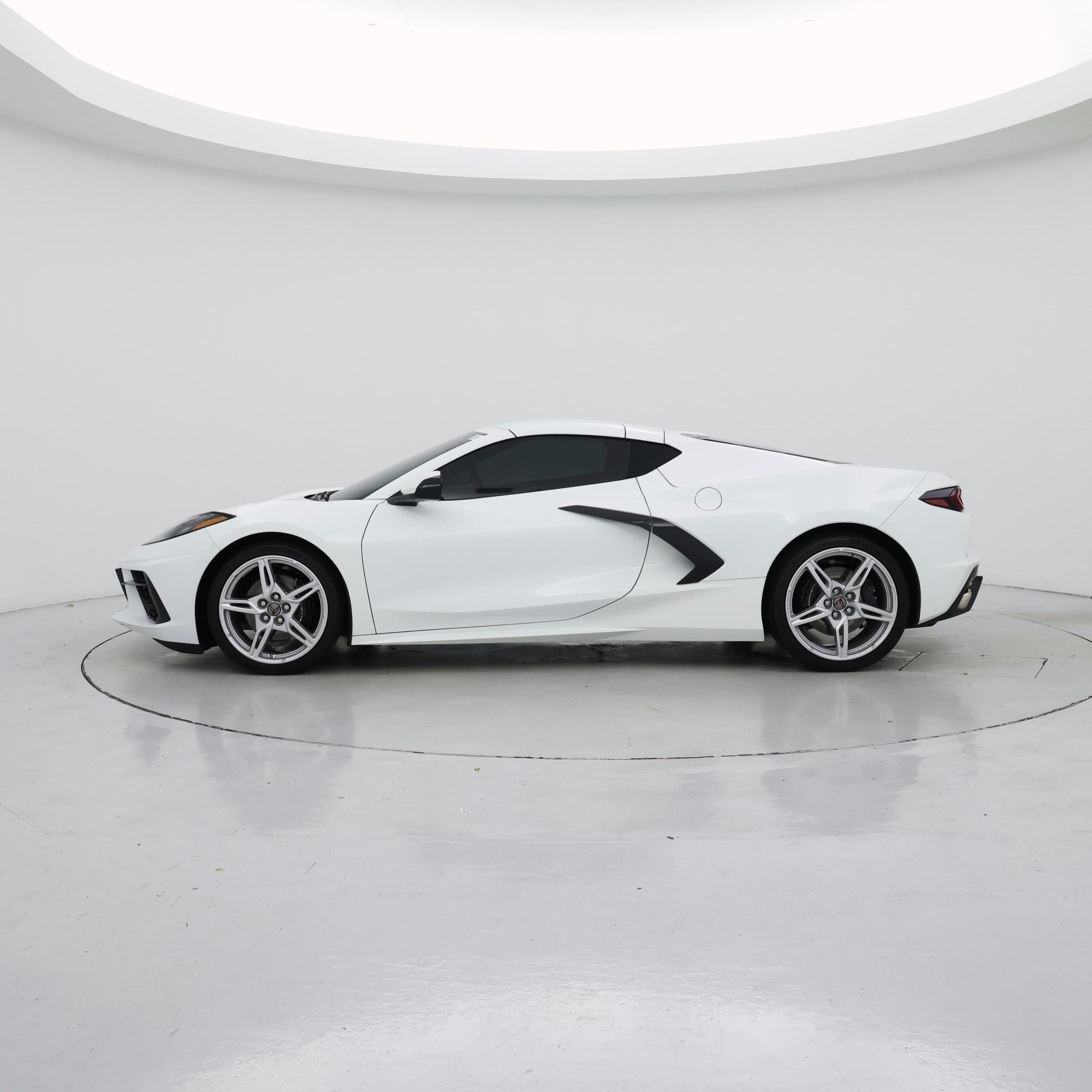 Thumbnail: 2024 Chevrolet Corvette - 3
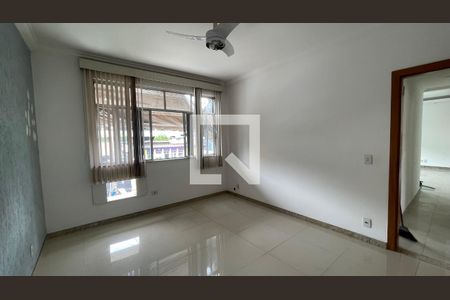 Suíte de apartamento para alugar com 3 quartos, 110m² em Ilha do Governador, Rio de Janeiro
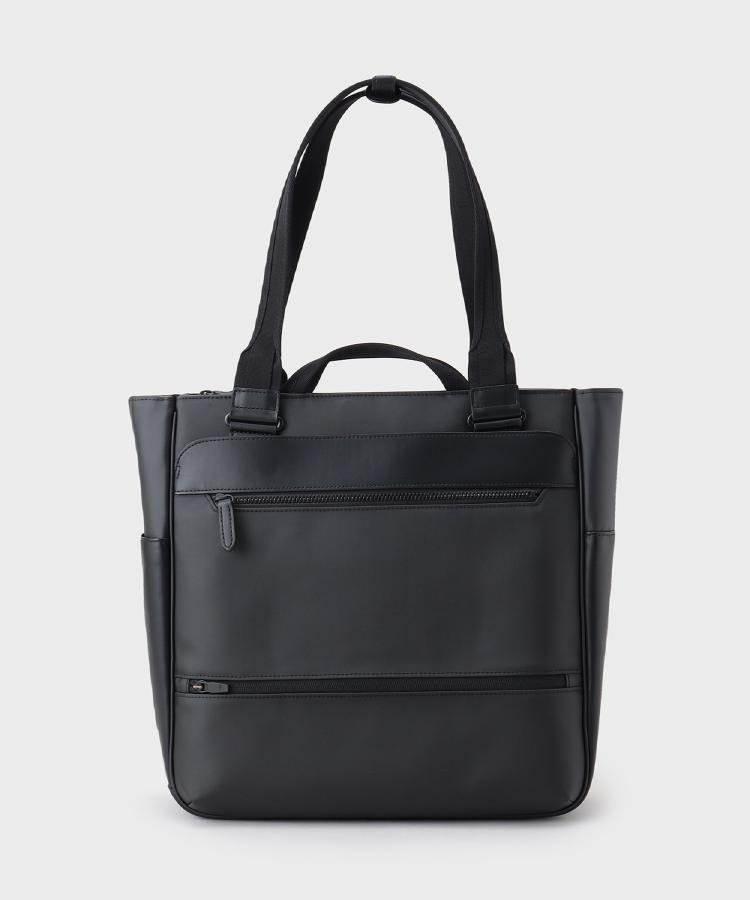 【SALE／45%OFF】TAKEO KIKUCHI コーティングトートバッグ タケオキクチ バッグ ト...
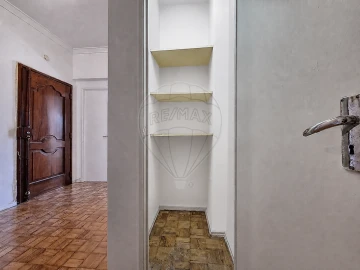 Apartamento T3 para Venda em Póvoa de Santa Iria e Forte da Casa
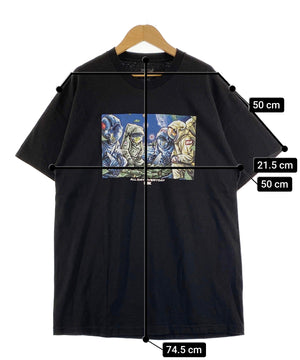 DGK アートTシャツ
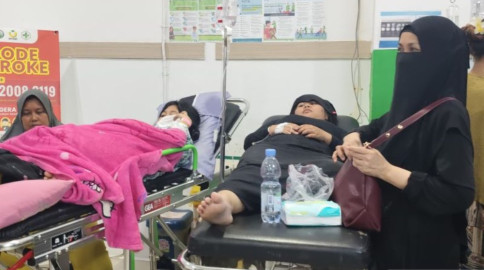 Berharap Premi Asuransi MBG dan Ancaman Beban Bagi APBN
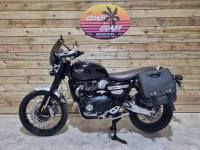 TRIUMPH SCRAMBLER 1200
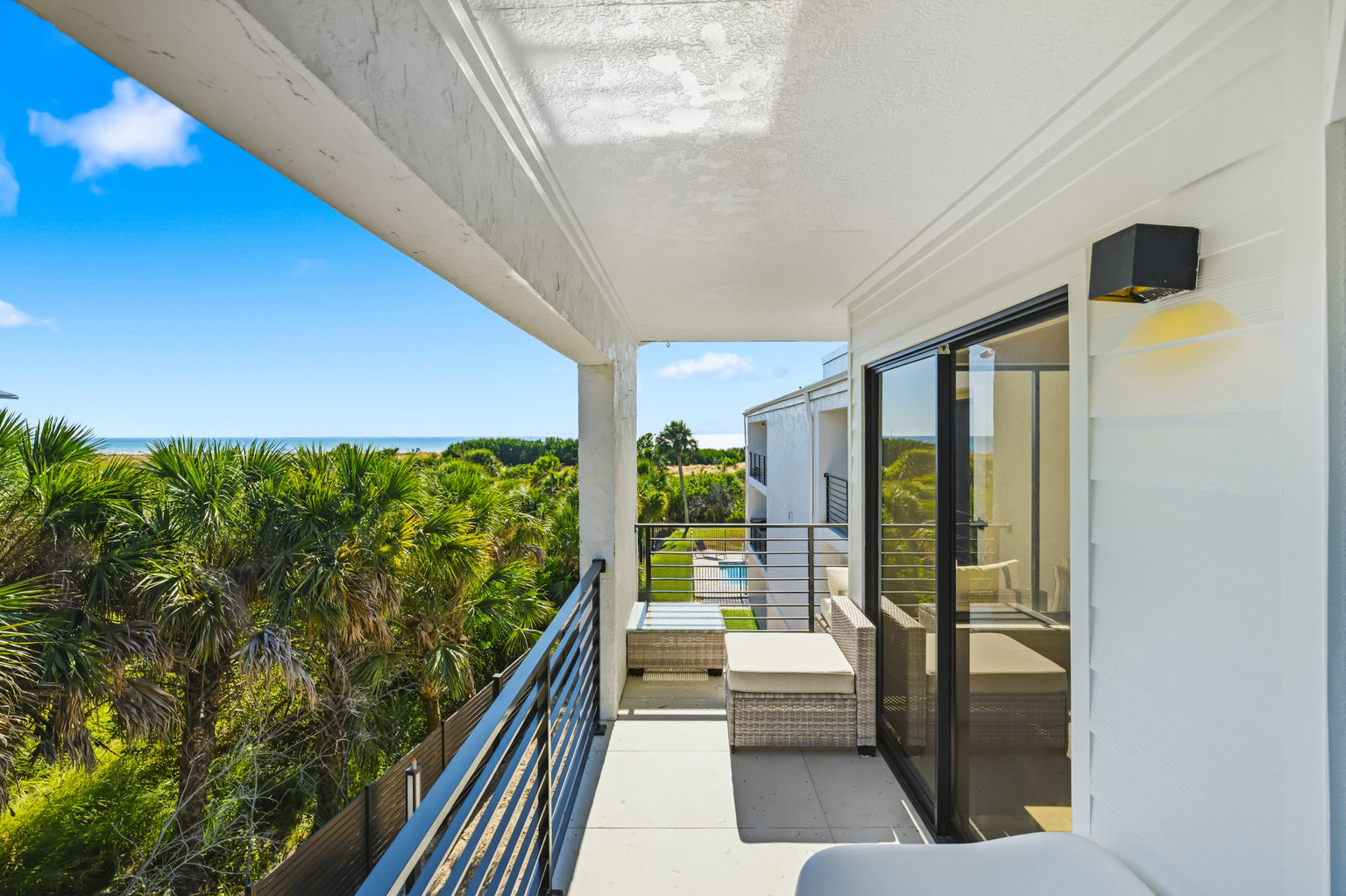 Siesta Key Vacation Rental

▬▬▬

• _Work required_:
Would you return all the data exactly as given, minus the pictures?

• _Response to this task_:
 Thumbnail: 2024 Chevrolet Corvette - 3
 Suíte de apartamento para alugar com 3 quartos, 110m² em Ilha do Governador, Rio de Janeiro
 【SALE／45%OFF】TAKEO KIKUCHI コーティングトートバッグ タケオキクチ バッグ ト...
 Apartamento T3 para Venda em Póvoa de Santa Iria e Forte da Casa
 DGK アートTシャツ
 Berharap Premi Asuransi MBG dan Ancaman Beban Bagi APBN
 TRIUMPH SCRAMBLER 1200
 Siesta Key Vacation Rental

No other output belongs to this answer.